Sum of all Parts

This is the third post in a series about Twitter, and it’s impact (or potential impact) on today’s technologically engaged society.

I’ve been in a bit of a funk lately, at least with respect to writing. I’ve had a couple of half ideas but nothing really worth mentioning. It’s was very frustrating, and I decided to turn to Twitter. Did it help? Not especially. Well, at least not at first…  I went to Start Up Drinks Waterloo (#SDWat) and just chatted about start ups and new technologies and usual good-to-see-you stuff. 

Remember my post about how Twitter changed my life? Remember the one about proximity to greatness being effective? Well a conversation started about my lack of ideas for another blog post and a mini brain storming session broke out. How Twitter changed our collective sense of humour, turned into a commentary about how Twitter just generates more headline writers. Eureka! I argued that to write well you needed to edit. You don’t write, you RE-write. Twitter forces that on you 140 characters at a time.

They say a picture is worth a thousand words but with that kind of word count anything’s possible. The challenge is doing more with less. Screenwriters do it all the time. For screenplays less is more and it’s the writer’s job to be as descriptive AND concise as possible. So can a writer use Twitter to break a complete thought down to its purest form and use it as building blocks for a larger story?

I say yes.

Twitter, with its “restrictions” and “limits”, can force the succinctness out of even the most verbose scribes. You just have to allow it. There are cheaters or hacks that use leet speak or abbreviations, and there are those who simply won’t ever conform to 140 (Kevin Smith). There are also writers like myself that will accept this as a worthy challenge and use that to sum-it-the hell-up (for a change).

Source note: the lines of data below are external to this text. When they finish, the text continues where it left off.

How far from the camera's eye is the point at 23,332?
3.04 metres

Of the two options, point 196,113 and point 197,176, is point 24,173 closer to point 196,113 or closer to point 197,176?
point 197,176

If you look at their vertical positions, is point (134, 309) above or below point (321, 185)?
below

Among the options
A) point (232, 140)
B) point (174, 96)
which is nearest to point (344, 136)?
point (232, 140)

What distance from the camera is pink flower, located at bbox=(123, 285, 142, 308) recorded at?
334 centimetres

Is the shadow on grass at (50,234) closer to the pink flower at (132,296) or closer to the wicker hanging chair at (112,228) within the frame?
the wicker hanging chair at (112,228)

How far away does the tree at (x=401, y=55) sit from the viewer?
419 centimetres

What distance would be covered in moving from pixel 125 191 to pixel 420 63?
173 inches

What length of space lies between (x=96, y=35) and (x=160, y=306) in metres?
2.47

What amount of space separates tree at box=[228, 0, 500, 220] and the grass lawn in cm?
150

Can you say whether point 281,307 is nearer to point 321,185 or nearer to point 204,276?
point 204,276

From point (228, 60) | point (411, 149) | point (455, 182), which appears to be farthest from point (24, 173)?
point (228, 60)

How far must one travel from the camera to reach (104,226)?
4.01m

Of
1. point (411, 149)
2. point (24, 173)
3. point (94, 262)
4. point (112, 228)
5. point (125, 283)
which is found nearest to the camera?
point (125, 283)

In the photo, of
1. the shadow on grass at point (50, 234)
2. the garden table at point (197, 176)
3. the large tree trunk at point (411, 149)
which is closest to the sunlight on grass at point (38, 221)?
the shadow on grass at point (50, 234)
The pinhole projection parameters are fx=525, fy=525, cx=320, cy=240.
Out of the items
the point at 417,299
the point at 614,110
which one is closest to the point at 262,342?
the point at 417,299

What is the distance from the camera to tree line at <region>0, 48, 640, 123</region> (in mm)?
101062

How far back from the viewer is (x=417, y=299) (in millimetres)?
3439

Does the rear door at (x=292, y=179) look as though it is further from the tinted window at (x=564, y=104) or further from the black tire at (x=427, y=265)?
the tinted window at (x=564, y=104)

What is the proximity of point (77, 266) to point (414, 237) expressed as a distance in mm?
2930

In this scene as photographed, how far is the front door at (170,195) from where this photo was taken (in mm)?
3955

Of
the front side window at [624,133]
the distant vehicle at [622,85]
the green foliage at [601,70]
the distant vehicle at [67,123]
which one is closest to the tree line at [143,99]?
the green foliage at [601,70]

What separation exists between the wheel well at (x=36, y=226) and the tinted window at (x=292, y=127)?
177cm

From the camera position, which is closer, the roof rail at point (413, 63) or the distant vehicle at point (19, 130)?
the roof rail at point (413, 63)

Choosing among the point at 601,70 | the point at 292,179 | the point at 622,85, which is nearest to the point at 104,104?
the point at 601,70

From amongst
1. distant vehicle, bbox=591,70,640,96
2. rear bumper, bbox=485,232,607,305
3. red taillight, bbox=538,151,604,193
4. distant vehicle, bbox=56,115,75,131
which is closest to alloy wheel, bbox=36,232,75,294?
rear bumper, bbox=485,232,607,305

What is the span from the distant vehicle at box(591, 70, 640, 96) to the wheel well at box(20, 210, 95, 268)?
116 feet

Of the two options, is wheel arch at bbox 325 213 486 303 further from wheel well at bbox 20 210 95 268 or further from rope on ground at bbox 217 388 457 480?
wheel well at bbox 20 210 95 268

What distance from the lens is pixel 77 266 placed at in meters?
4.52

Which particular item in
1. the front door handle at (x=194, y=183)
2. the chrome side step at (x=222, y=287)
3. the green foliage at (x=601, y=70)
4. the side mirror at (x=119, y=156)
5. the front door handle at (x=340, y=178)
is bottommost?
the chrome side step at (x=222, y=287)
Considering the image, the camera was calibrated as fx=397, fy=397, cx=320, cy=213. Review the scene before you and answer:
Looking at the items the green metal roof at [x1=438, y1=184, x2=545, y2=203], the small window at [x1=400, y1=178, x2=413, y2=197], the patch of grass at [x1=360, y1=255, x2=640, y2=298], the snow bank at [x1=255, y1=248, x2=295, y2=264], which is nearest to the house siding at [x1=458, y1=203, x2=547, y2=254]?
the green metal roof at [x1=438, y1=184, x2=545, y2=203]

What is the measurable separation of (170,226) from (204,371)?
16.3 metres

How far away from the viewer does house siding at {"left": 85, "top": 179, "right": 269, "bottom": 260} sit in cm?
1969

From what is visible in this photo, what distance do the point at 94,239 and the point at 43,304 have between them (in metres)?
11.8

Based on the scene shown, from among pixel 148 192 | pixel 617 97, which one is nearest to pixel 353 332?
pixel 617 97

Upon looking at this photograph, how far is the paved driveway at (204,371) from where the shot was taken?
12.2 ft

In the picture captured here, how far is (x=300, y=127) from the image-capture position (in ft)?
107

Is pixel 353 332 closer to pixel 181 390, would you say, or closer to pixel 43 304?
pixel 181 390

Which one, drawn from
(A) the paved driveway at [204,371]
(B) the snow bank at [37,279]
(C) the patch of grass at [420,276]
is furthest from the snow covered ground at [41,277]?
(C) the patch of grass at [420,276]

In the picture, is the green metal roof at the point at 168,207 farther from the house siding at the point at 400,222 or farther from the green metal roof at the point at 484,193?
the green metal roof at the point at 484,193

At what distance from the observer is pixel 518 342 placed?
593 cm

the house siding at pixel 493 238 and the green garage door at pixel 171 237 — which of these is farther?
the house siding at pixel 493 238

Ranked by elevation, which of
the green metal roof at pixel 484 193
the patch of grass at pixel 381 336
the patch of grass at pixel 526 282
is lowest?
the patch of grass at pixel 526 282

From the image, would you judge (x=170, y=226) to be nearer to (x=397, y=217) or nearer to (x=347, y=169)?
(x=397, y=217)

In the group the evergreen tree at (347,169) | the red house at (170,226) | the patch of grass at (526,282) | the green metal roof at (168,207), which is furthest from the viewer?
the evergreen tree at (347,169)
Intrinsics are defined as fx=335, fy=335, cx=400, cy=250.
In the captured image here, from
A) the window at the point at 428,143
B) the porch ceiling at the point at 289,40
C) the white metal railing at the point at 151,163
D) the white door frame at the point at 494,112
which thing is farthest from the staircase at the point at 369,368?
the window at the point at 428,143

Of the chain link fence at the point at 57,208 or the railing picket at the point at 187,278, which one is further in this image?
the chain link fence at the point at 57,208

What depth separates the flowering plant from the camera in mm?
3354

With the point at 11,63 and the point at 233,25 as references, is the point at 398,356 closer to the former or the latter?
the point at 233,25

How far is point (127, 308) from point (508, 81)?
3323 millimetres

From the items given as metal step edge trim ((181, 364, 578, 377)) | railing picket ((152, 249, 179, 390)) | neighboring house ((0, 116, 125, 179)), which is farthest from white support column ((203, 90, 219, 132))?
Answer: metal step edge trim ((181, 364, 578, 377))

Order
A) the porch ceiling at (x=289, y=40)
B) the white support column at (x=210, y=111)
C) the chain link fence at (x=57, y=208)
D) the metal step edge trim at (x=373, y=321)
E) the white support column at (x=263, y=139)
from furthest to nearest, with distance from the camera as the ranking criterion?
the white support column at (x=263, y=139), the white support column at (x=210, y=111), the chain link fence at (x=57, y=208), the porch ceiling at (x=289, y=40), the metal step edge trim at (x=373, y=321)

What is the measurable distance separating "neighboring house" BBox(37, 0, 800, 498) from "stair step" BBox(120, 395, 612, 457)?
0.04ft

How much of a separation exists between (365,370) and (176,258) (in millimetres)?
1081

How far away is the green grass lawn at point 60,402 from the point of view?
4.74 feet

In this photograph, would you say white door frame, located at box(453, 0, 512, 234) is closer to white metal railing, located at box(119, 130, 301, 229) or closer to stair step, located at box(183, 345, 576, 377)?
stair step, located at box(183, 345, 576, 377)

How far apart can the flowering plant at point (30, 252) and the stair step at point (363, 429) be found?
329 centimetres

Embrace the limitations of Twitter and use it to improve quality and challenge others to do the same. Don’t dilute the imagery – perfect it. Be careful though, we don’t want to lose the art. I want recreate each of Shakespeare’s works in a single tweet.  I fear this is a bad idea.

Hamlet: If you’re a king watch your back. Rosencrantz and Guildenstern take one for the team. Be true to yourself or die like everyone else.

Then again, if Homer had a smart phone high school English might have not seemed so bad after all.


Stealing slightly from MasterCard:

Writing = 3 hours
Words = 416
Characters = 2383
———————-
19 Tweets

Priceless? You tell me.


2 thoughts on “Sum of all Parts

  1. Chazz

    It's tough to boil down without dilution. But you're right. Twitter does the same thing screenwriters try to do: break big ideas down to one memorable nugget. We're going to need a bigger boat.I know Kung Fu.The first rule of Fight Club…Make my day.Best one I saw recently? You're not brave if you follow your dreams. You're just an idiot if you don't.